図3Cには、中間壁25の前縁部252も示してあり、この前縁部252のところで滑りリブおよび保持構造も終端しており、本実施例では、前縁部252は、平面図で見て歯列を有する前縁部252として形成されていて、長手方向で互いにずらされた、固定のために弾性の緊締バンドに係合する保持構造(突出部、リブまたはこれに類したもの)を備えている。
【0039】
図3Bには、収容通路231および貫通路230内への後側の導入開口23を備えた、バックルハウジング2の開放した後側22が示してあるが、この
図3Bが示すように旋回支持機構は、底壁27の上面に、横方向でバックルハウジング2の長手方向軸線に対して直角に延びるリブ状の旋回支持部270の区分を用いて形成されており、この旋回支持部270の前側および後側には、相補的な旋回支持区分が、ロッカ4の挿入時にロッカプレート41の下面に位置決めされている。互いに相補的な旋回支持区分の間でロッカプレート41の下面に至るまでの旋回支持部270の高さは、ロッカ4の休止位置で、ロッカプレート41の上面と中間壁25の下面との間の貫通路230の内幅が、緊締バンド3の厚さに合わせられて緊締バンド3の実際に妨げられない通過を可能にするように選択されており、他方、旋回角度は、緊締バンド3が、ロッカ4の旋回によってロッカ4の前側の区分の上面と、この上面に向けられた中間壁25の下面との間で保持構造に確実にクランプされるような大きさである。また、例えば、ロッカ4に取り付けられた相補的な支持部分が係合する、例えば両側壁26,26’の内面に側方で配置された支持部分を備えたロッカ4の旋回支持機構も可能である。

作業内容:
[a] バックルの説明文のうち、「図3Cには、中間壁25の前縁」から「に類したもの)を備えている。」までを、その部分も含めて正確に書き写してください。
[b] バックルの説明文で「図3Bが示すように旋回支持機構は」で始まる段落を、主な事実を残したまま箇条書きにまとめてください。
[c] バックルの説明文の続きを、示されている最後の文の後から書いてください。

元データ:
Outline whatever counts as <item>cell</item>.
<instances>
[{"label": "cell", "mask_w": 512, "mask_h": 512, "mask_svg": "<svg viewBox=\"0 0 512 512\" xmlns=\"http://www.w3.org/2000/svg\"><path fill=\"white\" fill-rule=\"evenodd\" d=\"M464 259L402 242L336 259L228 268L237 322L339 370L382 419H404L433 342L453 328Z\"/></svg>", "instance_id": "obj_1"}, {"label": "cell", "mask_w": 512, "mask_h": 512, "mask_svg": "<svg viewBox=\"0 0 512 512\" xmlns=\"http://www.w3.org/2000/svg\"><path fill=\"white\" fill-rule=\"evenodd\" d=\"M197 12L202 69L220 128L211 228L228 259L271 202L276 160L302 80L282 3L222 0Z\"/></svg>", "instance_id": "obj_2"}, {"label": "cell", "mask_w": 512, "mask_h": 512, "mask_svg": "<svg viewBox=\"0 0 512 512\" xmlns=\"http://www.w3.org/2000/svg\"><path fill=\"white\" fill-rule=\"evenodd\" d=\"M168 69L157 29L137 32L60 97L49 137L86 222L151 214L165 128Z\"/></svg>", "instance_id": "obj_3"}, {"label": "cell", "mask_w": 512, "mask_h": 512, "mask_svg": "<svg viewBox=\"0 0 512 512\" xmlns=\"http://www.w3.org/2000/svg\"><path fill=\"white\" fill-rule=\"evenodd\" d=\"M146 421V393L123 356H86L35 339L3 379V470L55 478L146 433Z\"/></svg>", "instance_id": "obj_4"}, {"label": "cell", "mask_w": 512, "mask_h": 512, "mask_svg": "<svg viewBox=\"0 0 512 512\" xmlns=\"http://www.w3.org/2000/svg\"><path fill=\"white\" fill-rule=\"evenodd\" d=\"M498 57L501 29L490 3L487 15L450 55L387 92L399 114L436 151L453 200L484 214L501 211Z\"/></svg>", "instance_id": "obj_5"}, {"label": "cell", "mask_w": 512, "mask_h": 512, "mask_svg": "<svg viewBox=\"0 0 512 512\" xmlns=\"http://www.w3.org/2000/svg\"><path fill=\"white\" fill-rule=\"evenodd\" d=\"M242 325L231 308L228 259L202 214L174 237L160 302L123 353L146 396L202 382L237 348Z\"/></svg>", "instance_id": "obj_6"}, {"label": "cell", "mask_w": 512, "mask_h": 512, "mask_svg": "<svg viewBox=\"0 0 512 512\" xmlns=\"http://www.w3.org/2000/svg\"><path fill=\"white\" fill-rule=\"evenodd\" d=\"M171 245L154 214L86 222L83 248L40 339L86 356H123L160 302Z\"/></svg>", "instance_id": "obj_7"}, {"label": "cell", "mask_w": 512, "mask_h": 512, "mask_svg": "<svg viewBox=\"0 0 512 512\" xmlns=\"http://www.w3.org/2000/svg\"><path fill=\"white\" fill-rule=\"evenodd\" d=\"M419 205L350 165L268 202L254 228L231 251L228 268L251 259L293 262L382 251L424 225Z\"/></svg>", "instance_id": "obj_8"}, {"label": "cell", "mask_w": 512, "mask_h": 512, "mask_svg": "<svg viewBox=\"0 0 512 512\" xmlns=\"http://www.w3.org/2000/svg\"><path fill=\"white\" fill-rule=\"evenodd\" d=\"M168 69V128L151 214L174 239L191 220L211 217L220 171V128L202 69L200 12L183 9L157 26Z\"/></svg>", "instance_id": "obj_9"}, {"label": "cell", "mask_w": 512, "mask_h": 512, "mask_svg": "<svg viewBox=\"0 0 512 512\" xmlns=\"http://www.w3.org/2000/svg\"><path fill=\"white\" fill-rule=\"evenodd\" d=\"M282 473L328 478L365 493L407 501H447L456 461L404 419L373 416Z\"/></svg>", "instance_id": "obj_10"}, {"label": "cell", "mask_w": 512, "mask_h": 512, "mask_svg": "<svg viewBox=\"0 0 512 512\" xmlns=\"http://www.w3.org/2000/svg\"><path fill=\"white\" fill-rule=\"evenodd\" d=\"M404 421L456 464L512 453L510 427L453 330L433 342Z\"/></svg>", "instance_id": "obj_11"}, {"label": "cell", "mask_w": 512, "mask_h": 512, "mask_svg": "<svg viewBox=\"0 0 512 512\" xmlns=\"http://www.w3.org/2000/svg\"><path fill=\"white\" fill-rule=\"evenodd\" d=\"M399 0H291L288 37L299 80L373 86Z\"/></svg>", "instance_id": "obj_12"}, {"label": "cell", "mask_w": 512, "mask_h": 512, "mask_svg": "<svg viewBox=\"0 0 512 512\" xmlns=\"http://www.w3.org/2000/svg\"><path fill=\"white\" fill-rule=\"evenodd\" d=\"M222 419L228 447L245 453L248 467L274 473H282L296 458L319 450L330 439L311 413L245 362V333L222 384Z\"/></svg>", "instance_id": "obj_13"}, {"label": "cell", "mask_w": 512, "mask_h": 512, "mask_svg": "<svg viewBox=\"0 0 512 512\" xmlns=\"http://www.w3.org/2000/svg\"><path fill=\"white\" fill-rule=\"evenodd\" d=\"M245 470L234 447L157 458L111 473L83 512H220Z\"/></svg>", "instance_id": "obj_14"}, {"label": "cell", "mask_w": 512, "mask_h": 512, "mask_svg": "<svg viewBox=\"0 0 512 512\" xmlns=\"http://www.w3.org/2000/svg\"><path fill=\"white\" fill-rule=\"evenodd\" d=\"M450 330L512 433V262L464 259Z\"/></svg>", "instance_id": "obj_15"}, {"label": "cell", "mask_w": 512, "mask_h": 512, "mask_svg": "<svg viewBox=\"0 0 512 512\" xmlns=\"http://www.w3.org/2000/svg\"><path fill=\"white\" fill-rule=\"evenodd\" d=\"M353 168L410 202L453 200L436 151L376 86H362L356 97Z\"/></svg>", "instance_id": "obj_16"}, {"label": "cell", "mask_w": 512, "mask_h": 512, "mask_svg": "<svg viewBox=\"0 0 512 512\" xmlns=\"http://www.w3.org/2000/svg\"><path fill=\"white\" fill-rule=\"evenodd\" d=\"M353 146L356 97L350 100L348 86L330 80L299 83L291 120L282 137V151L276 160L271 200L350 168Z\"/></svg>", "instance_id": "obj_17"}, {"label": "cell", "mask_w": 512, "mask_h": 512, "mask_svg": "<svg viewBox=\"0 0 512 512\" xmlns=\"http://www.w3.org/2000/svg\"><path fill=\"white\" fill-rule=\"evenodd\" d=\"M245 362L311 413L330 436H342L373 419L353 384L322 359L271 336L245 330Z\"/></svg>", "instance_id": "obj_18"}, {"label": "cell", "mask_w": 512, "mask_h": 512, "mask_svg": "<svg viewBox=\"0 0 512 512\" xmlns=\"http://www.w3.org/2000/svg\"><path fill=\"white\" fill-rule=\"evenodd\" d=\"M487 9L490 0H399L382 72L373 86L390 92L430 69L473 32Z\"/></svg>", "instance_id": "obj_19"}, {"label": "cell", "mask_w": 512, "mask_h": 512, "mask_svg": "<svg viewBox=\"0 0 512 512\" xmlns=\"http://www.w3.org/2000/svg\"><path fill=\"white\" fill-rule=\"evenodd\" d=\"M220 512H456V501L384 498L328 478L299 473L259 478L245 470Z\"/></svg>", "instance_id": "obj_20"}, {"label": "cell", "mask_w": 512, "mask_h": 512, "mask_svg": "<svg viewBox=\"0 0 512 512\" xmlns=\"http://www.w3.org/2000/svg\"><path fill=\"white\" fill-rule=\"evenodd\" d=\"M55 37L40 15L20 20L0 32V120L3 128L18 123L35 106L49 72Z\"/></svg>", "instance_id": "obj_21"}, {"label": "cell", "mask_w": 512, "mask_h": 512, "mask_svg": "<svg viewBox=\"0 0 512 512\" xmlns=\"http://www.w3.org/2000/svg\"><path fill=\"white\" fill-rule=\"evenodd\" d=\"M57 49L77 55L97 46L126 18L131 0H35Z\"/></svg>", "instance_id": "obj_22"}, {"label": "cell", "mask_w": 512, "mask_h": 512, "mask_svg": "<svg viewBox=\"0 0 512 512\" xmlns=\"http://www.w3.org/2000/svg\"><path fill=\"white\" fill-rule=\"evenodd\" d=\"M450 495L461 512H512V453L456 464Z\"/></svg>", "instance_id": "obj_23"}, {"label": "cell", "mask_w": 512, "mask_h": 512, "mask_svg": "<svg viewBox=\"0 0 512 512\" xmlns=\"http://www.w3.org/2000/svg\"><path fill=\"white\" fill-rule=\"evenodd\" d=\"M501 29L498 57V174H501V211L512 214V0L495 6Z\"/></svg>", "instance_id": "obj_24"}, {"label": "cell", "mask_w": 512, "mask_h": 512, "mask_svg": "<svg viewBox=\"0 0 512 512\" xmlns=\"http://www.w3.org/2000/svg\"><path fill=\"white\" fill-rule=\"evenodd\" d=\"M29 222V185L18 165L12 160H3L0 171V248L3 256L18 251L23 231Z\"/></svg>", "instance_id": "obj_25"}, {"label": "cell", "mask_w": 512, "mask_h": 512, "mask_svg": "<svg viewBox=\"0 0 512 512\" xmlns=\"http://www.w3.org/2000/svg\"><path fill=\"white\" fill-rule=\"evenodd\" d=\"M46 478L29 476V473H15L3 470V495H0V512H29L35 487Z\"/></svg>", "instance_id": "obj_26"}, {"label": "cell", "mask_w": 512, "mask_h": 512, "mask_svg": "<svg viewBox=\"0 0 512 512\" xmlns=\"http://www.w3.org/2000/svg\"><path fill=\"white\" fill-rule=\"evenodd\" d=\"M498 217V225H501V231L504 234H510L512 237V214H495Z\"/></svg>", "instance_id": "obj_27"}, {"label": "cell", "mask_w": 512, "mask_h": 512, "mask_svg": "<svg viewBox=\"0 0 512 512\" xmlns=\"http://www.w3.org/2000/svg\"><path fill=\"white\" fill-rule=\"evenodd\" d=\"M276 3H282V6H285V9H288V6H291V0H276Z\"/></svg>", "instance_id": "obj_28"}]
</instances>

順番通りの結果:
[a]
図3Cには、中間壁25の前縁部252も示してあり、この前縁部252のところで滑りリブおよび保持構造も終端しており、本実施例では、前縁部252は、平面図で見て歯列を有する前縁部252として形成されていて、長手方向で互いにずらされた、固定のために弾性の緊締バンドに係合する保持構造(突出部、リブまたはこれに類したもの)を備えている。

[b]
- 旋回支持機構は、底壁27の上面にあるリブ状の旋回支持部270の区分で形成され、この支持部はバックルハウジング2の長手方向軸線に対して直角に、横方向へ延びている。
- 旋回支持部270の前側と後側では、ロッカ4を挿入するときに、ロッカプレート41の下面に相補的な旋回支持区分が位置決めされる。
- 旋回支持部270の高さは、ロッカ4の休止位置で、ロッカプレート41の上面と中間壁25の下面との間にある貫通路230の内幅が緊締バンド3の厚さに合うように選ばれている。これにより、緊締バンド3は実際に妨げられずに通過できる。
- 旋回角度は、ロッカ4が旋回したときに、緊締バンド3がロッカ4の前側区分の上面と中間壁25の下面との間で、保持構造に確実にクランプされる大きさになっている。
- 別の例として、両側壁26,26’の内面に側方で配置された支持部分に、ロッカ4に取り付けられた相補的な支持部分が係合する旋回支持機構も可能である。

[c]
【0040】
図4A、
図4B、
図4C、
図4D、
図4Eおよび
図4Fには、ロッカ4の1つの実施例がより詳細に示してある。この実施例では、ロッカプレート41の前側領域に、凸面状の湾曲下で上方に向かって後方に延びる操作区分42が一体成形されており、特に
図4A、
図4B、
図4Cおよび
図4Fが示すように、ロッカプレート41と操作区分42との間の前側に位置している移行区分に、容易な貫通案内のために緊締バンド3の横断面に適合させられた貫通開口43が設けられている。
図4Bに示したように、操作区分42の、後方に向かって案内された部分の上面には、取扱い者によって良好に触知可能な僅かな操作凹部420が一体成形されている。ロッカプレート41の下面において突出するように、横方向に関して真ん中のロッカプレート41の領域で、旋回支持機構の該当する要素の後方に、ロッカプレート41に一体成形されたばね舌片の形態の、斜め後方下側に向かって突出している戻しばね44が配置されている。横方向で長手延在方向に対して直交して、バックルハウジング2の底壁27の上面における旋回支持部270の区分と協働する旋回支持機構の部分は、下方に向かって突出するように一体成形されており、このとき、旋回支持部270の区分は、互いに相補的な旋回支持区分の前側の部分区分と後方の部分区分との間に収容される。後方の部分区分は、舌片状の区分に形成されており、これらの区分は、走入斜面を介したバックルハウジング2の内部へのロッカ4の挿入のために、上方に向かってばね弾性に変位することができ、ロッカプレート41の上面における該当する区分は、中間壁25の下面に支持されている。ロッカプレート41を挿入するために、戻しばね44も十分にその予荷重に抗して上方に向かって変位することができる。バックルハウジング2におけるロッカプレート41の簡単な挿入もしくは取付けのために、さらに、ロッカプレート41の下面には、長手方向に延びていて、導入斜面を備えた案内リブが形成されており、これらの案内リブは、底壁27の内面における相補的な相応の案内構造と案内するように協働する。ばね弾性に形成された後方の相補的な旋回支持区分は、
図4Cではばね舌片46として示してある。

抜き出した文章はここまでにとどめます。